ST-Align: A Multimodal Foundation Model for Image-Gene Alignment in Spatial Transcriptomics

TL;DR

ST-Align is introduced, the first foundation model designed for ST that deeply aligns image-gene pairs by incorporating spatial context, effectively bridging pathological imaging with genomic features and highlights the potential for reducing the cost of ST and providing valuable insights into the distinction of critical compositions within human tissue.

Abstract

Spatial transcriptomics (ST) provides high-resolution pathological images and whole-transcriptomic expression profiles at individual spots across whole-slide scales. This setting makes it an ideal data source to develop multimodal foundation models. Although recent studies attempted to fine-tune visual encoders with trainable gene encoders based on spot-level, the absence of a wider slide perspective and spatial intrinsic relationships limits their ability to capture ST-specific insights effectively. Here, we introduce ST-Align, the first foundation model designed for ST that deeply aligns image-gene pairs by incorporating spatial context, effectively bridging pathological imaging with genomic features. We design a novel pretraining framework with a three-target alignment strategy for ST-Align, enabling (1) multi-scale alignment across image-gene pairs, capturing both spot- and niche-level contexts for a comprehensive perspective, and (2) cross-level alignment of multimodal insights, connecting localized cellular characteristics and broader tissue architecture. Additionally, ST-Align employs specialized encoders tailored to distinct ST contexts, followed by an Attention-Based Fusion Network (ABFN) for enhanced multimodal fusion, effectively merging domain-shared knowledge with ST-specific insights from both pathological and genomic data. We pre-trained ST-Align on 1.3 million spot-niche pairs and evaluated its performance through two downstream tasks across six datasets, demonstrating superior zero-shot and few-shot capabilities.
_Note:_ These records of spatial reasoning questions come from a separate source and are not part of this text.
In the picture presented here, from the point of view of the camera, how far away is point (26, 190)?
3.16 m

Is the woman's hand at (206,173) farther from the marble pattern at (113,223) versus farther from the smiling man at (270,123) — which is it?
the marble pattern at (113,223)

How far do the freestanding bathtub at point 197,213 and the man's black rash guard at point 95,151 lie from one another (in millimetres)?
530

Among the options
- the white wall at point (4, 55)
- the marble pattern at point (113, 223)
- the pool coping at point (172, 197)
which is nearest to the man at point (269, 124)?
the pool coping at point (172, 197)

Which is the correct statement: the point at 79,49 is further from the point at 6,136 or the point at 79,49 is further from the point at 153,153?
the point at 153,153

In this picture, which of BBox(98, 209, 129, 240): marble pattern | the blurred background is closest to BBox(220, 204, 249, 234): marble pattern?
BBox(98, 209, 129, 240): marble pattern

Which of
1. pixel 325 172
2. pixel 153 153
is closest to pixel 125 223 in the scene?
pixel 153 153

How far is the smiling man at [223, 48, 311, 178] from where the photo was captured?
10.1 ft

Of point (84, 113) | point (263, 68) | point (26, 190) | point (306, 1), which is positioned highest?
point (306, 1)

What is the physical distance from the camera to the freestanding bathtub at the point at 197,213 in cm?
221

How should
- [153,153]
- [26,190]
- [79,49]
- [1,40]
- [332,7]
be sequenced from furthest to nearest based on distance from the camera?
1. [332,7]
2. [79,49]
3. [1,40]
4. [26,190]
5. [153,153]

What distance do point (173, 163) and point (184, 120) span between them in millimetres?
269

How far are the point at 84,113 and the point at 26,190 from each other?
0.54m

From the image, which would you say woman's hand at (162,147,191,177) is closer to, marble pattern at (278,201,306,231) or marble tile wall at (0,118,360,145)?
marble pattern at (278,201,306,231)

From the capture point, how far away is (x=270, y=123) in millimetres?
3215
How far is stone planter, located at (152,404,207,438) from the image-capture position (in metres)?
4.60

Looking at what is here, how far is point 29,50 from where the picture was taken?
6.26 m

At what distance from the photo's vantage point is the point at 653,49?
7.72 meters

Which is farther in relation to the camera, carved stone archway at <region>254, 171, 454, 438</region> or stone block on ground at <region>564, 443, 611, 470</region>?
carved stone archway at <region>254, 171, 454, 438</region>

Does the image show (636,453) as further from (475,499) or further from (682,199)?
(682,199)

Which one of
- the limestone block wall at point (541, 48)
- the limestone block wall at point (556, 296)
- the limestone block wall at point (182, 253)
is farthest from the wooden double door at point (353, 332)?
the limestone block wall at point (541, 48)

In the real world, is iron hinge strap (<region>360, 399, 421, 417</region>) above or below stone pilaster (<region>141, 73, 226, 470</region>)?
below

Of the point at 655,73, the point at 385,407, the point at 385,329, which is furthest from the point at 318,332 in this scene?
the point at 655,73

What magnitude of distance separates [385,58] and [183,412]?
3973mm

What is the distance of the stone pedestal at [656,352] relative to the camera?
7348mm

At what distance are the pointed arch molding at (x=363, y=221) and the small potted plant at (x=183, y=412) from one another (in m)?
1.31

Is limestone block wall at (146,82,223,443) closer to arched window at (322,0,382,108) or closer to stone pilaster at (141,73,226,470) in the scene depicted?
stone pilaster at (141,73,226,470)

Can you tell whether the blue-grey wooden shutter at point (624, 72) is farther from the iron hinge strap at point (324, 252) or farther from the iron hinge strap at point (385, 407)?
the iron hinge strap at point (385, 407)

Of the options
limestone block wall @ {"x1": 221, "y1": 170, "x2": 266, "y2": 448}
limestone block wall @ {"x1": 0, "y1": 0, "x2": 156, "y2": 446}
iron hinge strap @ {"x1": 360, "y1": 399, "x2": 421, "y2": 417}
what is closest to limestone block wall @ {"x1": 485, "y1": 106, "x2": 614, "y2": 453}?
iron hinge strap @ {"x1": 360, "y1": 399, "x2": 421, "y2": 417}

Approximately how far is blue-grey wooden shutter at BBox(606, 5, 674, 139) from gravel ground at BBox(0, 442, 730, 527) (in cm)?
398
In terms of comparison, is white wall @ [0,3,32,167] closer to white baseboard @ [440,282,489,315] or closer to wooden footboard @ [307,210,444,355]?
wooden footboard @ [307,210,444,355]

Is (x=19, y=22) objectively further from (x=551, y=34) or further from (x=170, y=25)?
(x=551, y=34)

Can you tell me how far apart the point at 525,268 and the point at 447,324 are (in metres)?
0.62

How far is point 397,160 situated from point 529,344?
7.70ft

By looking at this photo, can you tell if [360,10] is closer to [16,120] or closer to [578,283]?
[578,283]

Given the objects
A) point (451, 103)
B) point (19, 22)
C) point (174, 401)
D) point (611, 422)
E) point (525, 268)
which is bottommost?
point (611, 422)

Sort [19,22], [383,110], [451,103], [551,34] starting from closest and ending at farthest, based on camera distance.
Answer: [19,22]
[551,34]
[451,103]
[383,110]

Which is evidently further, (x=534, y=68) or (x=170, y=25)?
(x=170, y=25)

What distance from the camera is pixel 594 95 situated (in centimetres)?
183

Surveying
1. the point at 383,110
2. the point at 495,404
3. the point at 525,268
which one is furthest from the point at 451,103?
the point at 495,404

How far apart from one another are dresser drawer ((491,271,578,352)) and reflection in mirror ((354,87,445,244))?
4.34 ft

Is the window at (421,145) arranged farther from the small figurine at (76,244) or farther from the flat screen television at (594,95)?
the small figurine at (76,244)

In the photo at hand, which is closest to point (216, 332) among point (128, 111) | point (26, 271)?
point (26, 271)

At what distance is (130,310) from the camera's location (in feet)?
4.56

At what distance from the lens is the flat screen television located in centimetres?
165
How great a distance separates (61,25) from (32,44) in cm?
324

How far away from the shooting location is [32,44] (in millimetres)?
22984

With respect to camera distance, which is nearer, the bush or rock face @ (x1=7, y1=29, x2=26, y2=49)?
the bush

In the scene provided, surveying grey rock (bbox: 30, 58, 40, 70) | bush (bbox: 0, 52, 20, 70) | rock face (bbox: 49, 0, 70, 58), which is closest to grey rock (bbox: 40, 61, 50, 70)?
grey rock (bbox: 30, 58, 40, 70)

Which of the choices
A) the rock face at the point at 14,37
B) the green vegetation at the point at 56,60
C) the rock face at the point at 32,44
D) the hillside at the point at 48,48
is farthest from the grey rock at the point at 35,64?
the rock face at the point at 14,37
ST-Align highlights the potential for reducing the cost of ST and providing valuable insights into the distinction of critical compositions within human tissue.

Paper Structure

This paper contains 19 sections, 12 equations, 3 figures, 3 tables.

Figures (3)

  • Figure 1: Comparison between WSI-Bulk Transcriptomics and ST Data. ST enables the integration of high-resolution histopathological images with whole-transcriptomic gene expression profiles at the level of individual spots across the entire slide. In contrast, bulk transcriptomics averages gene expression across heterogeneous cell populations, lacking spatial resolution and the ability to correlate gene expression with specific regions or patches within WSIs.
  • Figure 2: Overview of ST-Align Architecture. (a) Paired WSI and GEP data are segmented into spot-level patches, which are then grouped into niche-level data. A compressed feature for each paired spot-level gene and niche-level image is encoded using a feature extractor pretrained on a large dataset, while spot-level images and niche-level genes are encoded using trainable encoder. In addition, We not only aligned image feature and gene feature at spot-level and niche-level, but also aligend spot-niche fusion feature. (b) The KNN algorithm is used to cluster spot-level data to obtain niche-level data. (c) Attention based fusion network.
  • Figure 3: Zero-shot Spatial Clustering Results. The performance of methods in identifying spatial domains was evaluated by comparing ST-Align with existing methods CLIP and PLIP, using human annotation as the ground truth. Each row represents distinct slices (151509 and 151673) derived from different samples. Each color corresponds to a distinct spatial region, ranging from WM (White Matter) to L1.